The prior book in this series, Hurricane, ended with a large amount of chaos and now Ayrion finds himself trying to care for those that have been banished by the street rat tribes. These kids have no place else to go and no one to look out for them, so naturally Ayrion attempts to fill the void. But first things first, Ayrion must deal with those who betrayed him and that means the head of the Hurricane tribe needs to go. As a trained assassin, Ayrion has the skills to make someone disappear, even someone as well guarded as a tribe leader. Of course that will only make life harder for everyone as the balance of power amongst the five tribes relies on the fact that an odd number of votes in Guild meetings never results in a tie, but a missing leader means no vote for that tribe and gridlock. When matters can't be decided in the Guild meetings then tribes are essentially free to do as they will and Ayrion's outcasts are going to suffer even more. So once again the responsibility falls on Ayrion to find a solution.
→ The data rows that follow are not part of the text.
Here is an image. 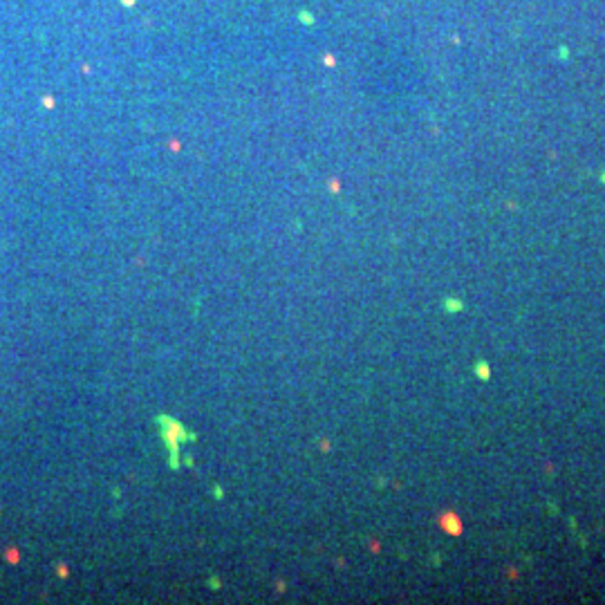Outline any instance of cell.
<instances>
[{
    "mask_svg": "<svg viewBox=\"0 0 605 605\" xmlns=\"http://www.w3.org/2000/svg\"><path fill=\"white\" fill-rule=\"evenodd\" d=\"M439 522H442V529L446 531V534H451V536H460L462 534V520L455 516L453 511H446L439 518Z\"/></svg>",
    "mask_w": 605,
    "mask_h": 605,
    "instance_id": "1",
    "label": "cell"
},
{
    "mask_svg": "<svg viewBox=\"0 0 605 605\" xmlns=\"http://www.w3.org/2000/svg\"><path fill=\"white\" fill-rule=\"evenodd\" d=\"M446 305H448V307H453L451 312H457V309H462V302H460V301H448Z\"/></svg>",
    "mask_w": 605,
    "mask_h": 605,
    "instance_id": "3",
    "label": "cell"
},
{
    "mask_svg": "<svg viewBox=\"0 0 605 605\" xmlns=\"http://www.w3.org/2000/svg\"><path fill=\"white\" fill-rule=\"evenodd\" d=\"M475 372H477V377L482 379V381H487V379L491 377V368H489V363H487V361H480V363H477V368H475Z\"/></svg>",
    "mask_w": 605,
    "mask_h": 605,
    "instance_id": "2",
    "label": "cell"
}]
</instances>
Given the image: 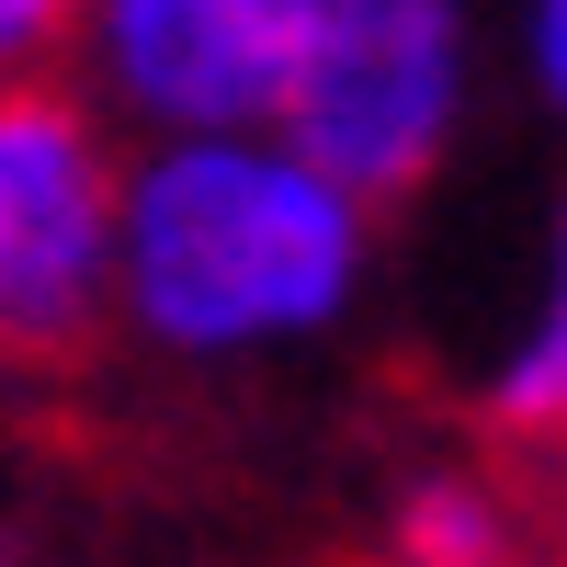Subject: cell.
Segmentation results:
<instances>
[{
    "mask_svg": "<svg viewBox=\"0 0 567 567\" xmlns=\"http://www.w3.org/2000/svg\"><path fill=\"white\" fill-rule=\"evenodd\" d=\"M374 216L296 136H171L125 148L114 329L171 363H272L352 329L374 296Z\"/></svg>",
    "mask_w": 567,
    "mask_h": 567,
    "instance_id": "6da1fadb",
    "label": "cell"
},
{
    "mask_svg": "<svg viewBox=\"0 0 567 567\" xmlns=\"http://www.w3.org/2000/svg\"><path fill=\"white\" fill-rule=\"evenodd\" d=\"M477 69H488V0H318L284 136L386 216L454 159L465 114H477Z\"/></svg>",
    "mask_w": 567,
    "mask_h": 567,
    "instance_id": "7a4b0ae2",
    "label": "cell"
},
{
    "mask_svg": "<svg viewBox=\"0 0 567 567\" xmlns=\"http://www.w3.org/2000/svg\"><path fill=\"white\" fill-rule=\"evenodd\" d=\"M125 136L69 69L0 80V363H58L114 329Z\"/></svg>",
    "mask_w": 567,
    "mask_h": 567,
    "instance_id": "3957f363",
    "label": "cell"
},
{
    "mask_svg": "<svg viewBox=\"0 0 567 567\" xmlns=\"http://www.w3.org/2000/svg\"><path fill=\"white\" fill-rule=\"evenodd\" d=\"M318 0H80L69 80L125 148L171 136H272L296 114Z\"/></svg>",
    "mask_w": 567,
    "mask_h": 567,
    "instance_id": "277c9868",
    "label": "cell"
},
{
    "mask_svg": "<svg viewBox=\"0 0 567 567\" xmlns=\"http://www.w3.org/2000/svg\"><path fill=\"white\" fill-rule=\"evenodd\" d=\"M477 409L499 420L511 443H567V194L545 216V250H534L523 307H511V329L477 363Z\"/></svg>",
    "mask_w": 567,
    "mask_h": 567,
    "instance_id": "5b68a950",
    "label": "cell"
},
{
    "mask_svg": "<svg viewBox=\"0 0 567 567\" xmlns=\"http://www.w3.org/2000/svg\"><path fill=\"white\" fill-rule=\"evenodd\" d=\"M523 556H534L523 499L477 465H420L386 499V567H523Z\"/></svg>",
    "mask_w": 567,
    "mask_h": 567,
    "instance_id": "8992f818",
    "label": "cell"
},
{
    "mask_svg": "<svg viewBox=\"0 0 567 567\" xmlns=\"http://www.w3.org/2000/svg\"><path fill=\"white\" fill-rule=\"evenodd\" d=\"M511 80L567 125V0H511Z\"/></svg>",
    "mask_w": 567,
    "mask_h": 567,
    "instance_id": "52a82bcc",
    "label": "cell"
},
{
    "mask_svg": "<svg viewBox=\"0 0 567 567\" xmlns=\"http://www.w3.org/2000/svg\"><path fill=\"white\" fill-rule=\"evenodd\" d=\"M69 23H80V0H0V80L69 69Z\"/></svg>",
    "mask_w": 567,
    "mask_h": 567,
    "instance_id": "ba28073f",
    "label": "cell"
},
{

After quite the series of adventures in the first book Ayrion finally arrives in Aramoor and it isn't long before he questions the wisdom of coming. He arrives quite confident about his prospects here, even though he has never been in such a large city with so many people, and he is looking forward to seeing all the wonders it has to offer. The advantages of his training as an Opakan warrior have allowed him to survive some pretty tight spots already but even his skills are no match for an overwhelming number of enemies. Not long after arriving in the city he receives a lesson in the strength of numbers after which he finds himself left for dead and robbed of all his possessions. Not only did he lose all of his money and clothes to a gang of street kids but he also lost his father's warrior ring which is something that can never be replaced. Welcome to Aramoor!
The Opakan are a race of contract killers with white eyes that live underground in the ruins of a forgotten city. They train from birth to be unrivaled warriors and it is whispered that if you ever do see the white eyes of an Opakan then that is likely the last thing you will ever see. Ayrion is a young Opakan who was born with a gift for magic as well as being a repeater, which means that he need only be taught something once for him to be able to flawlessly repeat the action. This makes him an incredible fighter and his skills should allow him to become the youngest Opakan ever to pass the warrior test, which is his goal. However, his astonishing skills also make him a target for the other young Opakans who resent his abilities and there are those with power who want to see him fail. This is a coming of age story that could easily been considered a YA book but it never insults your intelligence and it is easy to get wrapped up in discovering Ayrion's world from his limited perspective.